→ **PROBLEMS TO WORK ON**
1. List every posting time and date that appears in the carbon tax comment thread.
2. Copy out the part of the carbon tax comment thread that runs from "I’d consider supporting" up to and including "supposedly correct direction.".
— START SUPPLIED PASSAGE —
Well here you go; this is what the entire CAGW scam has been about all along.Did either he U.S. or European Union spend their last 1.2 Trillion dollars wisely? Does anyone really think it’s a good idea to give them another 1.2 Trillion to squander?

Joe Public
May 31, 2013 2:51 am

Well I suppose it’ll keep a few thousand souls employed, but totally non-productive.

Another Gareth
May 31, 2013 2:54 am

I’d consider supporting carbon taxes if they were replacing other taxes rather than adding to them. Governments would then be demonstrating good faith in taxpayers and in climate science by *not* turning using green policies to grab more of our money.
Governments spending tax revenue on picking green winners by subsidising whoever lobbies them the most isn’t needed – the effect of applying a consumption tax that people can reduce the cost of by finding greater efficiencies would be enough to nudge the population in this supposedly correct direction.

May 31, 2013 3:04 am

What was that thing they talked about in the Cold War stand-off?
MAD – mutually assured destruction? What we have now are these games of race-to-the-bottom, musical chairs … already there are whole countries that seem unlikely to survive.

William Astley
May 31, 2013 3:13 am

http://www.cbo.gov/sites/default/files/cbofiles/attachments/44223_Carbon_0.pdf
Congressional report says:
“Fossil fuels currently account for roughly 90 percent of all energy used in the United States, so taxing them would impose costs on the economy … ….… (low income) generally spend a larger percentage of their income on emission-intensive goods. Similarly, workers and investors in emission-intensive industries, who would see the largest decrease in demand for their products, would be likely to bear relatively large burdens as the economy adjusted to the tax. Finally, areas of the country where electricity is produced from coal—the most emission-intensive fossil fuel per unit of energy generated—would tend to experience larger increases in electricity prices than other areas would. … ….Given the inherent uncertainty of predicting the effects of climate change, and the possibility that it could trigger catastrophic effects, lawmakers might view a carbon tax as a reflection of society’s willingness to pay to reduce the risk of potentially very expensive damage in the future. “
How does a carbon tax that destroys jobs in the US in any way stop climate ‘change’ which is not a problem any way? China is starting up two new coal plants per week. India is starting up one new coal plant per week. Chinese total yearly emissions of CO2 are now 30% higher than US total yearly CO2 emissions. The entire developing world is developing. The developing world will not accept carbon capping rules unless the Western countries pay to enable the developing countries to convert their countries to nuclear power (soft energy does not significantly reduce CO2 emissions when simple unbiased analysis is used, nuclear is the only viable alternative). The Western countries do not have sufficient funds to pay to abruptly change to nuclear power for their own country little on to pay for nuclear power plants in developing and third world countries.
— END SUPPLIED PASSAGE —
— START EXTRACTED MATERIAL —
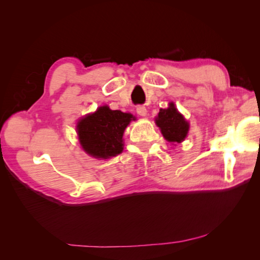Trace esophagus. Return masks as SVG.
Listing matches in <instances>:
<instances>
[{
	"label": "esophagus",
	"mask_w": 260,
	"mask_h": 260,
	"mask_svg": "<svg viewBox=\"0 0 260 260\" xmlns=\"http://www.w3.org/2000/svg\"><path fill=\"white\" fill-rule=\"evenodd\" d=\"M136 112H138L141 117H146L147 116V108L144 105H139L136 108Z\"/></svg>",
	"instance_id": "esophagus-1"
}]
</instances>
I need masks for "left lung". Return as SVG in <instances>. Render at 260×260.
<instances>
[{"mask_svg": "<svg viewBox=\"0 0 260 260\" xmlns=\"http://www.w3.org/2000/svg\"><path fill=\"white\" fill-rule=\"evenodd\" d=\"M155 121L156 125L159 127L162 136L169 142L181 143L186 139L189 131V122L178 111L173 102L169 104V108L159 110Z\"/></svg>", "mask_w": 260, "mask_h": 260, "instance_id": "8db88e82", "label": "left lung"}]
</instances>
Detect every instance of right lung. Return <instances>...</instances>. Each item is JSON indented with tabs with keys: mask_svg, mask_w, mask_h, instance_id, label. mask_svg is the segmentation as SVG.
— END EXTRACTED MATERIAL —
→ **SET OF ANSWERS**
1.
May 31, 2013 2:51 am
May 31, 2013 2:54 am
May 31, 2013 3:04 am
May 31, 2013 3:13 am

2.
I’d consider supporting carbon taxes if they were replacing other taxes rather than adding to them. Governments would then be demonstrating good faith in taxpayers and in climate science by *not* turning using green policies to grab more of our money.
Governments spending tax revenue on picking green winners by subsidising whoever lobbies them the most isn’t needed – the effect of applying a consumption tax that people can reduce the cost of by finding greater efficiencies would be enough to nudge the population in this supposedly correct direction.